Your privacy & Social media
Privacy concerns with social networking services have been raised growing concerns amongst users on the dangers of giving out too much personal information and the threat of sexual predators. Users of these services also need to be aware of data theft or viruses.
In addition, there is a perceived privacy threat in relation to placing too much personal information in the hands of large corporations or governmental bodies, allowing a profile to be produced on an individual’s behavior on which decisions, detrimental to an individual, may be taken.
Furthermore, there is an issue over the control of data—information that was altered or removed by the user may in fact be retained and passed to third parties.
Privacy on social networking sites can be undermined by many factors.
- users may disclose personal information,
- sites may not take adequate steps to protect user privacy,
- and third parties frequently use information posted on social networks for a variety of purposes.

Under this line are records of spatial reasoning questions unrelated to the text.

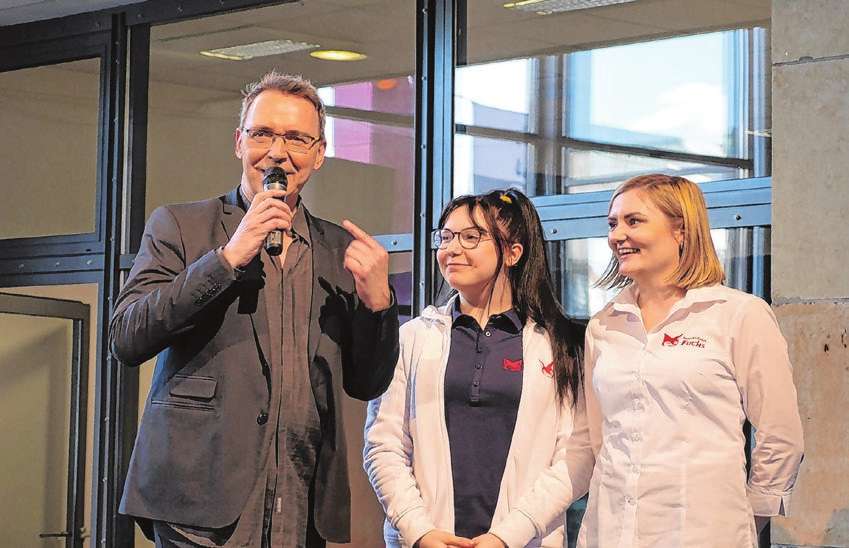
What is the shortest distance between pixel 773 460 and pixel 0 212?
4.07 metres

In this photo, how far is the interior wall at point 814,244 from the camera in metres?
3.51

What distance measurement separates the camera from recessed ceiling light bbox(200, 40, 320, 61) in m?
4.95

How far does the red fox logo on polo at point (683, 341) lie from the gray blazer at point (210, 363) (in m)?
0.72

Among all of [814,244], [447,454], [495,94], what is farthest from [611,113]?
[447,454]

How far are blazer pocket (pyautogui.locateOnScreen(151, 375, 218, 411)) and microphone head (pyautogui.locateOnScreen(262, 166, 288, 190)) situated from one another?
40cm

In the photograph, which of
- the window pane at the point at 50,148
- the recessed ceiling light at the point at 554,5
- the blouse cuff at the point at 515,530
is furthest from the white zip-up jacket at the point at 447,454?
the window pane at the point at 50,148

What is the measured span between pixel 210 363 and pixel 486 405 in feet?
2.89

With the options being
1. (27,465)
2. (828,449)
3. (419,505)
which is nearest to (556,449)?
(419,505)

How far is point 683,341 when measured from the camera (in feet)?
9.11

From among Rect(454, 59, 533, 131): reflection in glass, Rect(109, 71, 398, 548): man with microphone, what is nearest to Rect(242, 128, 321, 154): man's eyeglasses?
Rect(109, 71, 398, 548): man with microphone

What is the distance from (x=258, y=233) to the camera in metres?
2.20

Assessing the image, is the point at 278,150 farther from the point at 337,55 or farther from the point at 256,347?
the point at 337,55

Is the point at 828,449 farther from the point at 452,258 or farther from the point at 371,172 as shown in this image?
the point at 371,172

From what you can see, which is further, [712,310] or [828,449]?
[828,449]
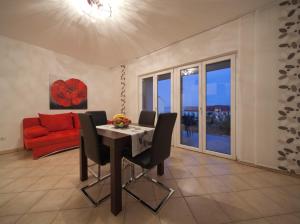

For the Net generation, social networking sites have become the preferred forum for social interactions, from posturing and role-playing to simply sounding off. However, because such forums are relatively easy to access, posted content can be reviewed by anyone with an interest in the users’ personal information.
Women are less likely to publish information that reveals methods of contacting them. Personality measures openness, extraversion, and conscientiousness were found to positively affect the willingness to disclose data, while neuroticism decreases the willingness to disclose personal information.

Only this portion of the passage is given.